The silence is broken at 8:30 a.m. when cars start filling the parking lot and 61 children enter the Hawaii Okinawa Center to participate in HUOA’s sixth annual “Okinawan Cultural Day Camp for Kids.”

For one week, these campers were exposed to different aspects of Okinawan culture and heritage. On Monday, their schedule included Okinawan history with Jean Yamasato; paranku drumming and drum-making with Violet Ogawa Sensei and Frances Funakoshi; pottery-making with Warren Andrade; plantation games with Jane Takayesu, Yoshiko Yamauchi, Noreen Furutani and Deidere Higuchi; and crafts with Lynn Miyashiro, Jean Agena and Karen Kuba-Hori. Every minute of the day, the campers were kept busy playing, learning and experiencing our Okinawan culture. Other classes throughout the week included Okinawan cooking with Thelma Arakawa and Val Teruya, ikebana with Nobuko Kida Sensei, and singing with Marion Arakaki Sensei.

When we asked the children what they enjoyed the most, the overwhelming response was the sleep-over at the Hawaii Okinawa Center. At night, the Center takes on a different feel. It’s quiet, dark, and very cold. Campers enjoyed Okidogs (a chili/hotdog combined with shoyu pork and lettuce wrapped in a soft tortilla wrap), tons of popcorn, and gallons of hot chocolate. Their program included storytelling and a movie.

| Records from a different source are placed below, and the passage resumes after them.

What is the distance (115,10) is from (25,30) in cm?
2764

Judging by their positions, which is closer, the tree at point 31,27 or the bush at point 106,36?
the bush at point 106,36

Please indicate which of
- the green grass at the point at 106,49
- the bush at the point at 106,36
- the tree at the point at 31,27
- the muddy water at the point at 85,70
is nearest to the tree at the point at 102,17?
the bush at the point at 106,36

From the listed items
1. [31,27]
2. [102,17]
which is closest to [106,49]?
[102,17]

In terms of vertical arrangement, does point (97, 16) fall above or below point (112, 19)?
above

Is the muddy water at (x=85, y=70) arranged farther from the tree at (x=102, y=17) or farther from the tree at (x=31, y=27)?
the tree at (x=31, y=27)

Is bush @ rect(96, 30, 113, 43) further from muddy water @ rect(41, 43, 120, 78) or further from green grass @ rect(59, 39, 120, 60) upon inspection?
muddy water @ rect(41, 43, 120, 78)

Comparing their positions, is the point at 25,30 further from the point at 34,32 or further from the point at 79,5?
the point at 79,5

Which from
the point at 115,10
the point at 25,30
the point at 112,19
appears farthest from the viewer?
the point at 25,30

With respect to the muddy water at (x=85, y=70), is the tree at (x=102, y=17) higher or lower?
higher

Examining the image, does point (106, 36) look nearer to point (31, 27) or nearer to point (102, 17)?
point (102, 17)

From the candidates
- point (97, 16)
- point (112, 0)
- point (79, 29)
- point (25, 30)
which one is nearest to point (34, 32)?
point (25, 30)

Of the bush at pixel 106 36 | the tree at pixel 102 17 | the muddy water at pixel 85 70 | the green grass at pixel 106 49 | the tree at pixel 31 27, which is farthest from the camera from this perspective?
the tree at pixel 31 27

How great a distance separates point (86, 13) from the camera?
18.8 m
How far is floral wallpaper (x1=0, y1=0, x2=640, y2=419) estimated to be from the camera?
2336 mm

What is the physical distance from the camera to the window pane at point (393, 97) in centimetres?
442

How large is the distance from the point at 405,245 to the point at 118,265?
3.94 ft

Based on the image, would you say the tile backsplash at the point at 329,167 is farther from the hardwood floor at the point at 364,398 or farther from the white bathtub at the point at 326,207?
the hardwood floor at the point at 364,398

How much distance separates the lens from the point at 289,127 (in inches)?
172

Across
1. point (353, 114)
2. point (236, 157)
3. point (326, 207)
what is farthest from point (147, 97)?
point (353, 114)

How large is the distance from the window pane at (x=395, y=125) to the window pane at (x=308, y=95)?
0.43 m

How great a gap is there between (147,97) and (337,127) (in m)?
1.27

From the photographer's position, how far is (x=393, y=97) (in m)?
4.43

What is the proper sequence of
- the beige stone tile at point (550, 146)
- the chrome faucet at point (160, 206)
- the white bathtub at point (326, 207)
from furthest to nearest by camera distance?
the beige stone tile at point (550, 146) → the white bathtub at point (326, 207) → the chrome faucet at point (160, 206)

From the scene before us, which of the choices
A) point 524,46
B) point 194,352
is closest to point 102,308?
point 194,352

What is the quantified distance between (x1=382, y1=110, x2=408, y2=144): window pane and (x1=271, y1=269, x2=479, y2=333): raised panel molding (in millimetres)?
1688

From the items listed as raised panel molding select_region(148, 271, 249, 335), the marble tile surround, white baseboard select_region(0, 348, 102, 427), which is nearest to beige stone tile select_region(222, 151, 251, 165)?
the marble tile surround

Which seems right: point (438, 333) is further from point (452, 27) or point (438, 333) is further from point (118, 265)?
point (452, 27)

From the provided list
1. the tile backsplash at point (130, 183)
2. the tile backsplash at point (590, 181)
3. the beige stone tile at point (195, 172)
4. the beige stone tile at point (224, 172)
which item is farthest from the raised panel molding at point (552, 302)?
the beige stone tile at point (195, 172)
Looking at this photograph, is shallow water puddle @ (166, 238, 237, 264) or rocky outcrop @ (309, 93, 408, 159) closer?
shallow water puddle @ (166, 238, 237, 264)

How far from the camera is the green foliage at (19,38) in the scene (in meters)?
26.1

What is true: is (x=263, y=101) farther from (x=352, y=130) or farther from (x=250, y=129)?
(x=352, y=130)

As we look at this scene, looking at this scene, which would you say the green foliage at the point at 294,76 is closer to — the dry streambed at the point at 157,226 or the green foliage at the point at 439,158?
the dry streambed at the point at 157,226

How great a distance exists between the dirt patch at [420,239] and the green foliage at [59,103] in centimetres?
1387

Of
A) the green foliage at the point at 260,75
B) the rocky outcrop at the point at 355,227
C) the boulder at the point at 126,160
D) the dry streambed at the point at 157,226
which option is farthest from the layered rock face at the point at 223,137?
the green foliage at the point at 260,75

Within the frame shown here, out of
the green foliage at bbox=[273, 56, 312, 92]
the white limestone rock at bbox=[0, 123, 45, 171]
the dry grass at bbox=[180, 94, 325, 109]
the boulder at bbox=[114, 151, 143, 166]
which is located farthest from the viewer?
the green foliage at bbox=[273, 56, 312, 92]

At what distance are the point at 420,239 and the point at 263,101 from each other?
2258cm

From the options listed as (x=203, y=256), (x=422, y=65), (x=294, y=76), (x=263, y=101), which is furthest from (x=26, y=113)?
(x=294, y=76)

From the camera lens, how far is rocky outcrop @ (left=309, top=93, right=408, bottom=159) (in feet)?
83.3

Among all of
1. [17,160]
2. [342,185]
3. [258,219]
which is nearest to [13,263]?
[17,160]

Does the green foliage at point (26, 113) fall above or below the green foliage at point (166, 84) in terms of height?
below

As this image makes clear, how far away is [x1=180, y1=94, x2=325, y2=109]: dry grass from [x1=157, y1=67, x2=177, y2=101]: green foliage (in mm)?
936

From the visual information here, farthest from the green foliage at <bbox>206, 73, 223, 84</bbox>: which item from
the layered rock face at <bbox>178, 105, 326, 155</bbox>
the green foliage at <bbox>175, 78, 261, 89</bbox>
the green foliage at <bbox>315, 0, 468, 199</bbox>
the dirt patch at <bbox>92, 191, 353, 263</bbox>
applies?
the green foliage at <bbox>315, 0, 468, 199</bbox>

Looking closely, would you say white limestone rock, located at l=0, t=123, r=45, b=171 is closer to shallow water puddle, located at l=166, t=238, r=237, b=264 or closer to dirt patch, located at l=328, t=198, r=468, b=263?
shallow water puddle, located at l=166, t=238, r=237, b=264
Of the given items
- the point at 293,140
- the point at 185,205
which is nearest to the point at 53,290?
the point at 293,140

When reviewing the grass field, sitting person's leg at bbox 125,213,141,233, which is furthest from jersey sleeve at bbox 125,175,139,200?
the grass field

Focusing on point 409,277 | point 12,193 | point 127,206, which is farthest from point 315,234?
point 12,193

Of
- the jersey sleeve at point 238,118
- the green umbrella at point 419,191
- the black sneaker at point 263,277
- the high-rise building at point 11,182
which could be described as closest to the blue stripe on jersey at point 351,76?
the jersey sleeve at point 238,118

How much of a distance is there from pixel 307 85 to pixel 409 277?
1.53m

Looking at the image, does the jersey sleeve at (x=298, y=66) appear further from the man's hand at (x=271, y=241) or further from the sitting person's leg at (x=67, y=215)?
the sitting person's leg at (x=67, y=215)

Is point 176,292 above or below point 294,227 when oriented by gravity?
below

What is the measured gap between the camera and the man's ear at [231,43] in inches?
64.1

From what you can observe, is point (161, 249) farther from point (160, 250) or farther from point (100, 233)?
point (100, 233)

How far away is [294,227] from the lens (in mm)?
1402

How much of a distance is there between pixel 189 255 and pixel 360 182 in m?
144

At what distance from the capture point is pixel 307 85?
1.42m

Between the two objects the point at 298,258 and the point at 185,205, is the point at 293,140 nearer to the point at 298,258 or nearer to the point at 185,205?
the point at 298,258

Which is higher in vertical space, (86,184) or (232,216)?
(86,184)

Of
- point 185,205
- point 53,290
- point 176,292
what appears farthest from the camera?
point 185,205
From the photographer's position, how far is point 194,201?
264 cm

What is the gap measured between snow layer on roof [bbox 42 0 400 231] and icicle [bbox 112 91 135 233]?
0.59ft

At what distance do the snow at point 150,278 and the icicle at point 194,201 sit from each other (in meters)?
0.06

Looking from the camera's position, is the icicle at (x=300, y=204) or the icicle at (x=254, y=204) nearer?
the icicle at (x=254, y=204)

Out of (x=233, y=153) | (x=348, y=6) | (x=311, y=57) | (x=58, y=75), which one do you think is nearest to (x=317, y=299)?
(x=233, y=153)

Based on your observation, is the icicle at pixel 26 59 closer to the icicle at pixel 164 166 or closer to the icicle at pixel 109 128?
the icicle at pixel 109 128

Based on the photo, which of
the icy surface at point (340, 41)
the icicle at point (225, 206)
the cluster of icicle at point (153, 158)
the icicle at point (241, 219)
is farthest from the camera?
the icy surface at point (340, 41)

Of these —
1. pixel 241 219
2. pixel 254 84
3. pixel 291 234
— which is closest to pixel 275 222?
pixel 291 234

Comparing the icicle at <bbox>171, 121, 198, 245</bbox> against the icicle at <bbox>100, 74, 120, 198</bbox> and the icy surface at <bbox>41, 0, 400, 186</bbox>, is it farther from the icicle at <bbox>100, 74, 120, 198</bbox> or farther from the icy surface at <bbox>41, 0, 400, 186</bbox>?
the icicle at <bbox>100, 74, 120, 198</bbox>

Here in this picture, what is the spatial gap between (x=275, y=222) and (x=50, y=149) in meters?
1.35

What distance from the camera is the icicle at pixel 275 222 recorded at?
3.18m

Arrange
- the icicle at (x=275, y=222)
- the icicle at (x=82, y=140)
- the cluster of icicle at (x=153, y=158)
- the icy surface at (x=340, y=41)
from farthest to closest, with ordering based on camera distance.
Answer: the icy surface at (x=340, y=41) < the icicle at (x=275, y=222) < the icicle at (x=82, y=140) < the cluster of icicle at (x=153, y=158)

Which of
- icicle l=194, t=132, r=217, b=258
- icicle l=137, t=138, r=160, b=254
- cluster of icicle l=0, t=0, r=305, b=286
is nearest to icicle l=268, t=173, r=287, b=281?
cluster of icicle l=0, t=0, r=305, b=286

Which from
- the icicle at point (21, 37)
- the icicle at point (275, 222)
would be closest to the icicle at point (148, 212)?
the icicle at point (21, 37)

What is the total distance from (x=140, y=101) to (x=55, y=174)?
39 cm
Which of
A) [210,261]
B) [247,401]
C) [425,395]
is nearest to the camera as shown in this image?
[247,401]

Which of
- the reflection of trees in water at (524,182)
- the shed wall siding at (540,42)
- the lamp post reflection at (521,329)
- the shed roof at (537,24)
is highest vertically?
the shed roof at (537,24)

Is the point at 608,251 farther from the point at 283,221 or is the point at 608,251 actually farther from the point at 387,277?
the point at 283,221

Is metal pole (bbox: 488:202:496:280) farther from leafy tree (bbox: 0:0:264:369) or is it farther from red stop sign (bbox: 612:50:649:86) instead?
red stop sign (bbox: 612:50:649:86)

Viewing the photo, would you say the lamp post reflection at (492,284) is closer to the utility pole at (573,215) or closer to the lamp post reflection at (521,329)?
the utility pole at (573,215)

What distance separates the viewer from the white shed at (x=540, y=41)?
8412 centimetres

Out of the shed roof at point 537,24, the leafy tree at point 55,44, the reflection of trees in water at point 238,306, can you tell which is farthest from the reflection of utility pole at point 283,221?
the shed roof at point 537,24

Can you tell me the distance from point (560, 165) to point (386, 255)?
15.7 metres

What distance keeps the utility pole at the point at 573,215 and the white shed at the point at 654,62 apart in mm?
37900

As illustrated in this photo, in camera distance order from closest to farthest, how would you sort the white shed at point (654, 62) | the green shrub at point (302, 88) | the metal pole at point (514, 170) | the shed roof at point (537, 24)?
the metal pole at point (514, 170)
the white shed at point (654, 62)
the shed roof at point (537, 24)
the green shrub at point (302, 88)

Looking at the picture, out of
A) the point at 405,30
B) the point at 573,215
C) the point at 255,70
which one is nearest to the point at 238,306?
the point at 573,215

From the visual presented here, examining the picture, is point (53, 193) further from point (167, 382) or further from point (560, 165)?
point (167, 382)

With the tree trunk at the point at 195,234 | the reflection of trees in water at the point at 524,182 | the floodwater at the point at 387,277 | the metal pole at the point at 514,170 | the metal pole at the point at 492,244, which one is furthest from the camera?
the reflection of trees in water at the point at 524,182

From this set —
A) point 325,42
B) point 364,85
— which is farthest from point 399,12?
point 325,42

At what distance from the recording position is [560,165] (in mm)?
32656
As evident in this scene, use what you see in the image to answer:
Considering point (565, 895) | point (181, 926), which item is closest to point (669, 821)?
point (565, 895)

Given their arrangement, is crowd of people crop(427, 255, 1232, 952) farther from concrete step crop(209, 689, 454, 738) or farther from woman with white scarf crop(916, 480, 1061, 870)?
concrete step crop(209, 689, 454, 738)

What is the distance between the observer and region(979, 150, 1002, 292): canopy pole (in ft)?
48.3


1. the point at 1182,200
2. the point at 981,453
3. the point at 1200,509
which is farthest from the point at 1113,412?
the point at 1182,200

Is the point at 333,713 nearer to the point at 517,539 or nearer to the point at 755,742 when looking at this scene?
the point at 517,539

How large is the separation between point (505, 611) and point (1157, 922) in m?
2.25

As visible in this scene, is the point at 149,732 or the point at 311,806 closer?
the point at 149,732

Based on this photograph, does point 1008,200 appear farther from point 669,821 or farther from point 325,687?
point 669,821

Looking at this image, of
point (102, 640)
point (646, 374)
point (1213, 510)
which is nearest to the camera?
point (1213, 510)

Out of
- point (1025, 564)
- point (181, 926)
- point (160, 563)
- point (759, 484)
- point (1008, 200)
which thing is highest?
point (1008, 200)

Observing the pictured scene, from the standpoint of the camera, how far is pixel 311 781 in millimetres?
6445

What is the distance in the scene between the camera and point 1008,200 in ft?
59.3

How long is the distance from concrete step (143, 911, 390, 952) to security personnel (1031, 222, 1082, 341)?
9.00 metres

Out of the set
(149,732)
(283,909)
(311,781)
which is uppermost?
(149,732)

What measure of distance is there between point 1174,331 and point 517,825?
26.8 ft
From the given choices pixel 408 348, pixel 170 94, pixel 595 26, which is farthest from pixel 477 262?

And what was the second thing they enjoyed most? Well, it was a tie between fishing at Hawaii Plantation’s Village, playing plantation games, shopping at the Camp’s Plantation Store (campers earned “play” plantation dollars which they could use to purchase small gifts or snacks), and participating in Family Day.

On our final day, campers were allowed to invite their parents and family members to observe and participate in “Family Day.” Campers performed “Asatoya Yunta” on paranku drums and showed off the many craft activities they had completed. It is amazing what the children learned in such a brief period. One of the more impressive displays was the children’s ikebana arrangement placed in the raku vase they had made and glazed earlier in the week.

After lunching with their children and eating purple potato ice cream (made that morning by the children and parents), parents were able to watch the children participate in traditional Okinawan-style picnic games. The kids raced using plantation toys, such as wooden stilts and getas, and played an Uchinaaguchi language matching game. The Day Camp closed with a video recap of the week’s events — and many sad good-byes.

HUOA President James Iha recapped the success of the Camp best. He believes the Camp serves as HUOA’s commitment to perpetuate and preserve our Okinawan culture. Our success is the many Okinawan “seeds” we planted in the memories and hearts of our campers and their families.

Mahalo to the 51 adult volunteers and six junior leaders that committed themselves towards the success of this program.